Accordingly, I am indescribably angry at those who prey on parents at their most vulnerable, offering them hope where tragically there is none. Religious leaders advancing their own agenda; celebrities and politicians wading in to intervene while serving only themselves; even – and I’m ashamed to admit it – members of my own profession, in the case of Charlie Gard, offering treatment without evidence. How dare they capitalise on a family’s grief in this way? It is abhorrent and it is cruel.

Perhaps worse still are the deplorable actions of those that claim to support Alfie. Just two days ago, members of “Alfie’s Army” stormed the doors of Alder Hey, a hospital full of sick children who are already frightened. A terrified parent begged on Facebook for Alfie’s Army to reconsider their plans to set off the fire alarms at Alder Hey, as her own child was on the operating table and “deserved a chance too”.

Alfie’s condition and his prognosis have been grossly misrepresented, and many are seemingly baying for blood.

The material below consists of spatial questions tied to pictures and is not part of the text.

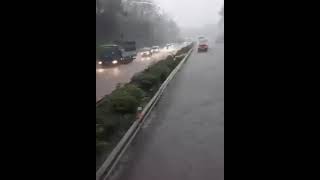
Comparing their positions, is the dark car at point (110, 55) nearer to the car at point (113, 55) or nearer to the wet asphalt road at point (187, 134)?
the car at point (113, 55)

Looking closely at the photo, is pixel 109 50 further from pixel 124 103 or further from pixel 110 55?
pixel 124 103

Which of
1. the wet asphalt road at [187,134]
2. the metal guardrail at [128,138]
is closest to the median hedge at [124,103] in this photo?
the metal guardrail at [128,138]

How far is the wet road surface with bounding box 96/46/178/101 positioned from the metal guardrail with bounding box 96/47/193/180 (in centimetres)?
32

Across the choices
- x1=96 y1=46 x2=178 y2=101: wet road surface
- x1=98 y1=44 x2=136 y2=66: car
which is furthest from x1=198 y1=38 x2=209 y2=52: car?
x1=98 y1=44 x2=136 y2=66: car

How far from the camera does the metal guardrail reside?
2747 millimetres

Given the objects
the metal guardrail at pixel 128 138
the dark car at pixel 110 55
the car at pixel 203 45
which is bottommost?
the metal guardrail at pixel 128 138

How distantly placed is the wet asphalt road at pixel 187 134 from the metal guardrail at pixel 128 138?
2.1 inches

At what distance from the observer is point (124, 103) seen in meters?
3.38

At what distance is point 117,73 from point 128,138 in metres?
0.62

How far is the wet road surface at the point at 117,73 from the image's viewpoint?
2.73 m

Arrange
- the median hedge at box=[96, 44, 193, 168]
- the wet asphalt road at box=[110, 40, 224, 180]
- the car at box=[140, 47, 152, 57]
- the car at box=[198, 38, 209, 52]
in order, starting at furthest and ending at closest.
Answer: the car at box=[198, 38, 209, 52] < the car at box=[140, 47, 152, 57] < the median hedge at box=[96, 44, 193, 168] < the wet asphalt road at box=[110, 40, 224, 180]

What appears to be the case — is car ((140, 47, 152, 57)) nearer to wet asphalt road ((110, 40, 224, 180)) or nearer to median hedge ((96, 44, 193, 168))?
median hedge ((96, 44, 193, 168))
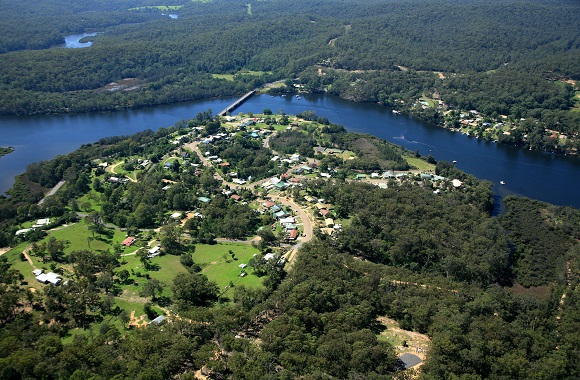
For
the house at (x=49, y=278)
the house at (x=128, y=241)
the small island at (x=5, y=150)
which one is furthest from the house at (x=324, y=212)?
the small island at (x=5, y=150)

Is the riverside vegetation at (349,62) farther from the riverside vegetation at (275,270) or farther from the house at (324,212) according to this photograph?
the house at (324,212)

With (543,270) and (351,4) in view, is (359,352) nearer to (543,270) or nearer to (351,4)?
(543,270)

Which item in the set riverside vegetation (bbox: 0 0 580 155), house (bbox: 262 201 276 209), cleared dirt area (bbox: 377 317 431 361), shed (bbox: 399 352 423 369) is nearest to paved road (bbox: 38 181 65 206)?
house (bbox: 262 201 276 209)

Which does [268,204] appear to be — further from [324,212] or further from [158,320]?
[158,320]

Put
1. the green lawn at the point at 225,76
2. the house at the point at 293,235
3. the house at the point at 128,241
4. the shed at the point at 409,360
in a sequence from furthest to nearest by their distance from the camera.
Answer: the green lawn at the point at 225,76
the house at the point at 293,235
the house at the point at 128,241
the shed at the point at 409,360

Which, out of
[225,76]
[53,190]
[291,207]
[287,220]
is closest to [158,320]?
[287,220]

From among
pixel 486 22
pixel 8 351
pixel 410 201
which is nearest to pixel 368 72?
pixel 486 22
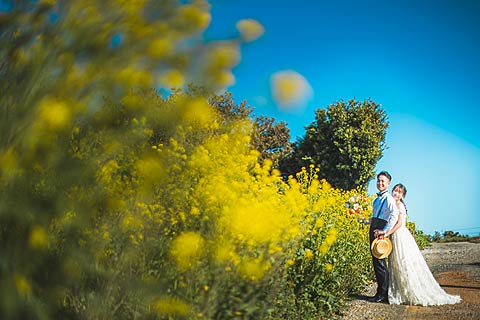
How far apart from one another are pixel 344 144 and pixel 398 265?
716 inches

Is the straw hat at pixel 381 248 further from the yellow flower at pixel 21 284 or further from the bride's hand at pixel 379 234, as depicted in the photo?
the yellow flower at pixel 21 284

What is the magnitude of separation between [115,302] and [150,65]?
113 cm

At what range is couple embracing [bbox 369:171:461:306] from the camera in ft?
19.1

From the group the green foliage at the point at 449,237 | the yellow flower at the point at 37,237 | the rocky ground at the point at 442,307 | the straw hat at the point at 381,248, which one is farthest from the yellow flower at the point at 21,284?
the green foliage at the point at 449,237

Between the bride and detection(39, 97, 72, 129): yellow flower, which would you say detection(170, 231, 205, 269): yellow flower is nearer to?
detection(39, 97, 72, 129): yellow flower

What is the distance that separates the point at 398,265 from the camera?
602 centimetres

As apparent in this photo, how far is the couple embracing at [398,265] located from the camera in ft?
19.1

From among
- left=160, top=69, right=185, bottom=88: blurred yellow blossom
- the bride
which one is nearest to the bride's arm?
the bride

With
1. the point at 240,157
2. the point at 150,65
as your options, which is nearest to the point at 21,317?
the point at 150,65

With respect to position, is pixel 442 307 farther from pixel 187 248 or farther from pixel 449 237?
pixel 449 237

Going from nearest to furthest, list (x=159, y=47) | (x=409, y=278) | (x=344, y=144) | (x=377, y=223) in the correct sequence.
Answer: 1. (x=159, y=47)
2. (x=409, y=278)
3. (x=377, y=223)
4. (x=344, y=144)

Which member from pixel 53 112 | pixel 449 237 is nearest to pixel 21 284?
pixel 53 112

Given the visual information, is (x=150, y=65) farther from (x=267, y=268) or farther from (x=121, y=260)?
(x=267, y=268)

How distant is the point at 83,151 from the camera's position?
1696 millimetres
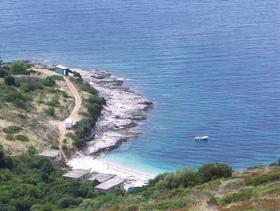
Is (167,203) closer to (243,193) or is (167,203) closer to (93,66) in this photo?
(243,193)

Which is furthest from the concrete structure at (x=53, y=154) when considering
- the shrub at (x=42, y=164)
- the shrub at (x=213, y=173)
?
the shrub at (x=213, y=173)

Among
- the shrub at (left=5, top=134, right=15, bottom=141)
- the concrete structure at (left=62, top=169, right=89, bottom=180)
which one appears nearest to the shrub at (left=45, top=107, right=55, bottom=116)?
the shrub at (left=5, top=134, right=15, bottom=141)

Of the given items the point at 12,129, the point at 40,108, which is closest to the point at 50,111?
the point at 40,108

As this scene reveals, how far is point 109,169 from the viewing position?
66750 mm

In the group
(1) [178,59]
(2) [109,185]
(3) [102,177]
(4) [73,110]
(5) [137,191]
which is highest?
(1) [178,59]

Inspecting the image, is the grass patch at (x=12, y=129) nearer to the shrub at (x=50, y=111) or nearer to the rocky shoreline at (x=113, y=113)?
the rocky shoreline at (x=113, y=113)

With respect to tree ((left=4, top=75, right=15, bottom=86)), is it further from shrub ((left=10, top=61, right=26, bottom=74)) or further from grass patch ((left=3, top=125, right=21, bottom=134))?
grass patch ((left=3, top=125, right=21, bottom=134))

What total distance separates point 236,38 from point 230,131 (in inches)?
1980

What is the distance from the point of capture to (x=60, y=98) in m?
83.9

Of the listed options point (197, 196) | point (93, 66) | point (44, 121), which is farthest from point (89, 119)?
point (197, 196)

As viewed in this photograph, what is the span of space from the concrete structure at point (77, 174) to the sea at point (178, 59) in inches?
355

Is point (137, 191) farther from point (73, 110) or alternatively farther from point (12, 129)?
point (73, 110)

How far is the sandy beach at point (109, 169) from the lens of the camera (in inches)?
2512

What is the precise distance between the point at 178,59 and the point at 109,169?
5137 cm
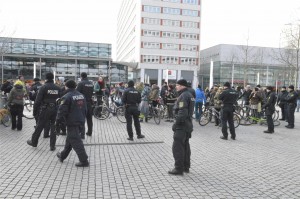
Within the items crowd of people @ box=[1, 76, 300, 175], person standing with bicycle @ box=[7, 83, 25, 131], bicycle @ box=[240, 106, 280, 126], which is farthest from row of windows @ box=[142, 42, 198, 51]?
person standing with bicycle @ box=[7, 83, 25, 131]

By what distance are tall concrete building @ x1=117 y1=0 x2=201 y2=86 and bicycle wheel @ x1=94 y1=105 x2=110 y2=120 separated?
47.4m

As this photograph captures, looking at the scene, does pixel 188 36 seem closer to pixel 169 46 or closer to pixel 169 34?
pixel 169 34

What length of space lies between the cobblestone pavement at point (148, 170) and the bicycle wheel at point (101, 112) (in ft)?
13.3

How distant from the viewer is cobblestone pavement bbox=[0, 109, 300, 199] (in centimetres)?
483

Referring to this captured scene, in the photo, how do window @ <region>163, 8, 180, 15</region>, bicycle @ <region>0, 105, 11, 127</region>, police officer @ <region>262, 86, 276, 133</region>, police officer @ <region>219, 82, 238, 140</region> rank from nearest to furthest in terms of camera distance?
police officer @ <region>219, 82, 238, 140</region>
bicycle @ <region>0, 105, 11, 127</region>
police officer @ <region>262, 86, 276, 133</region>
window @ <region>163, 8, 180, 15</region>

Doctors have been personally named on social media and accused of murder. Others have received death threats. One of my colleagues said she was too scared to go into work. The tabloid media has had a field day, playing on every parent’s worst nightmare, painting the medics as cold and calculating. At the centre of this circus is a defenceless child, whose best interests seem to have been forgotten by many. How has it come to this?

I opened Joshua’s memory box this morning, and looked at all the bits and pieces the nurses saved for me from ICU: the tiny endotracheal tube that breathed for him, small as a straw; the tangle of wires and lines that I had to fight my way through just to hold his hand or stroke his cheek.

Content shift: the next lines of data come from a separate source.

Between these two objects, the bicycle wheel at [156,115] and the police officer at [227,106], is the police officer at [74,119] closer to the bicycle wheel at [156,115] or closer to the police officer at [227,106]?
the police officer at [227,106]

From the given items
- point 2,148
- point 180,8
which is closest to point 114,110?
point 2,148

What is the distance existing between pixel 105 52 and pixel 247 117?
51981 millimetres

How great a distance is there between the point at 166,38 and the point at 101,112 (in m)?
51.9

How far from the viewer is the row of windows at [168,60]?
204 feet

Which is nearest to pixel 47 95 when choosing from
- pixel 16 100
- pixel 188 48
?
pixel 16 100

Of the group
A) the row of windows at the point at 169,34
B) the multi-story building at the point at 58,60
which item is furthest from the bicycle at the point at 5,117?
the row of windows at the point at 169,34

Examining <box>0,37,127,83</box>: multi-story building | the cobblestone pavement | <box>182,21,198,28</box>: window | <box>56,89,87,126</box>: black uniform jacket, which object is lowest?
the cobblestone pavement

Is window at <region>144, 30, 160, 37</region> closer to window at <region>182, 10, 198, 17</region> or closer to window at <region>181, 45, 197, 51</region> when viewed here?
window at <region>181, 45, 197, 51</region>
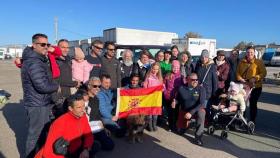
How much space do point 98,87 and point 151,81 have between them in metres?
1.70

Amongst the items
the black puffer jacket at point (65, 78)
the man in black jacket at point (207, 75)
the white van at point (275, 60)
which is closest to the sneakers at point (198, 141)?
the man in black jacket at point (207, 75)

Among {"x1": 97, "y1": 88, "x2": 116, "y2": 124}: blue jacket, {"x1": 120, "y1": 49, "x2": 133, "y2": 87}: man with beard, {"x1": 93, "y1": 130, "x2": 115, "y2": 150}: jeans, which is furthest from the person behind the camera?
{"x1": 120, "y1": 49, "x2": 133, "y2": 87}: man with beard

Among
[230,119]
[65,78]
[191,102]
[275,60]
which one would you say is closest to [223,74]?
[230,119]

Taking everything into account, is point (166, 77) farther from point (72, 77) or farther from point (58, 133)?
point (58, 133)

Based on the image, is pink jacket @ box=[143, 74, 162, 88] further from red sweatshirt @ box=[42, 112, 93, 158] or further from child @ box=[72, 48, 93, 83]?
red sweatshirt @ box=[42, 112, 93, 158]

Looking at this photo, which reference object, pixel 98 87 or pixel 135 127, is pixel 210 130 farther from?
pixel 98 87

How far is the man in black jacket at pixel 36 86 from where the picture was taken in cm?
455

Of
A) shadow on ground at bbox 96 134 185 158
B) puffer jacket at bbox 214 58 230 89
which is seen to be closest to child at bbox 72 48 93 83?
shadow on ground at bbox 96 134 185 158

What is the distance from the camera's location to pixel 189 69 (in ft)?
26.7

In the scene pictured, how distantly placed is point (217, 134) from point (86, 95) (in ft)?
10.8

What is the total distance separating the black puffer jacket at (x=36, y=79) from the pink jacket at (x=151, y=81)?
2.92 meters

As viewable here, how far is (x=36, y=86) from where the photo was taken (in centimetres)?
455

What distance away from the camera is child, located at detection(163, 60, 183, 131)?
752cm

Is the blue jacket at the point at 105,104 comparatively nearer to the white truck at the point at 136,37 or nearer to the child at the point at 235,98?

I am so lucky. My heart breaks for Alfie’s parents. In some ways, Alfie being removed from life support will give them a much-needed chance to hold Alfie, to kiss his face free from tapes and tubes, and give him all the love he needs at the end of his little life. I hope the medical team that have cared for him for so long are allowed to do their jobs and do right by Alfie, and the parents are able to grieve in peace.